**What the task asks:**
Set down the whole listing that follows, precisely as written.

**Listed records:**
++++++

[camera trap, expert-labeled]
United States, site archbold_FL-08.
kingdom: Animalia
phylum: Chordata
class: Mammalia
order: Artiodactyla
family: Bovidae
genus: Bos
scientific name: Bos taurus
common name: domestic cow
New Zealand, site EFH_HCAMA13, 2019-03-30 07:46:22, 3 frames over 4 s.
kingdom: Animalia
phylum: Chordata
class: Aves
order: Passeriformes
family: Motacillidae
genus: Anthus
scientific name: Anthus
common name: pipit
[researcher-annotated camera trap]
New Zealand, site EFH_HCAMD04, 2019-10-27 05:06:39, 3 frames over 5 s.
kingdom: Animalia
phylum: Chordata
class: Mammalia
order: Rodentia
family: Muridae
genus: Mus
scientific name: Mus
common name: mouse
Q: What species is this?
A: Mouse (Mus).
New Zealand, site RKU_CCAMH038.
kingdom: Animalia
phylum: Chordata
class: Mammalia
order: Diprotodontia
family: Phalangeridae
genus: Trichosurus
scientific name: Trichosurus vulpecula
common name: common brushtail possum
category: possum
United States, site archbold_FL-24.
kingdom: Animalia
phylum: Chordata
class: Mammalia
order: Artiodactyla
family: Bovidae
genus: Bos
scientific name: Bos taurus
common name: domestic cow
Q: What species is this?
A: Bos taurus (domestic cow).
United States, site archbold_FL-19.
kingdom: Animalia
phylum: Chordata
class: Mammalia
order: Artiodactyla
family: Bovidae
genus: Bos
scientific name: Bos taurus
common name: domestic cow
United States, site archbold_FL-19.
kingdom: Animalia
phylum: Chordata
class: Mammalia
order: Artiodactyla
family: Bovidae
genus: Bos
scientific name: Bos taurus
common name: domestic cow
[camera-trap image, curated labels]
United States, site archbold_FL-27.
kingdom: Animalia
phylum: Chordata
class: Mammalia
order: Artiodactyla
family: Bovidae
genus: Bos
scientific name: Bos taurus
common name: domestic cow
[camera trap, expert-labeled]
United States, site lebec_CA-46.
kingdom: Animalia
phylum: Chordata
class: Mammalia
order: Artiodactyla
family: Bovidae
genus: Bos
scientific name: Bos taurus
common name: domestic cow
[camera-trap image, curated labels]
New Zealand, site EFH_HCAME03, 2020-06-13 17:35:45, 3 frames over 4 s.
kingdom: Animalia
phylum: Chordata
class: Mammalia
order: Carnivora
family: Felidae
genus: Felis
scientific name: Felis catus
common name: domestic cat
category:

++++++

**Finished task:**
[camera trap, expert-labeled]
United States, site archbold_FL-08.
kingdom: Animalia
phylum: Chordata
class: Mammalia
order: Artiodactyla
family: Bovidae
genus: Bos
scientific name: Bos taurus
common name: domestic cow
New Zealand, site EFH_HCAMA13, 2019-03-30 07:46:22, 3 frames over 4 s.
kingdom: Animalia
phylum: Chordata
class: Aves
order: Passeriformes
family: Motacillidae
genus: Anthus
scientific name: Anthus
common name: pipit
[researcher-annotated camera trap]
New Zealand, site EFH_HCAMD04, 2019-10-27 05:06:39, 3 frames over 5 s.
kingdom: Animalia
phylum: Chordata
class: Mammalia
order: Rodentia
family: Muridae
genus: Mus
scientific name: Mus
common name: mouse
Q: What species is this?
A: Mouse (Mus).
New Zealand, site RKU_CCAMH038.
kingdom: Animalia
phylum: Chordata
class: Mammalia
order: Diprotodontia
family: Phalangeridae
genus: Trichosurus
scientific name: Trichosurus vulpecula
common name: common brushtail possum
category: possum
United States, site archbold_FL-24.
kingdom: Animalia
phylum: Chordata
class: Mammalia
order: Artiodactyla
family: Bovidae
genus: Bos
scientific name: Bos taurus
common name: domestic cow
Q: What species is this?
A: Bos taurus (domestic cow).
United States, site archbold_FL-19.
kingdom: Animalia
phylum: Chordata
class: Mammalia
order: Artiodactyla
family: Bovidae
genus: Bos
scientific name: Bos taurus
common name: domestic cow
United States, site archbold_FL-19.
kingdom: Animalia
phylum: Chordata
class: Mammalia
order: Artiodactyla
family: Bovidae
genus: Bos
scientific name: Bos taurus
common name: domestic cow
[camera-trap image, curated labels]
United States, site archbold_FL-27.
kingdom: Animalia
phylum: Chordata
class: Mammalia
order: Artiodactyla
family: Bovidae
genus: Bos
scientific name: Bos taurus
common name: domestic cow
[camera trap, expert-labeled]
United States, site lebec_CA-46.
kingdom: Animalia
phylum: Chordata
class: Mammalia
order: Artiodactyla
family: Bovidae
genus: Bos
scientific name: Bos taurus
common name: domestic cow
[camera-trap image, curated labels]
New Zealand, site EFH_HCAME03, 2020-06-13 17:35:45, 3 frames over 4 s.
kingdom: Animalia
phylum: Chordata
class: Mammalia
order: Carnivora
family: Felidae
genus: Felis
scientific name: Felis catus
common name: domestic cat
category:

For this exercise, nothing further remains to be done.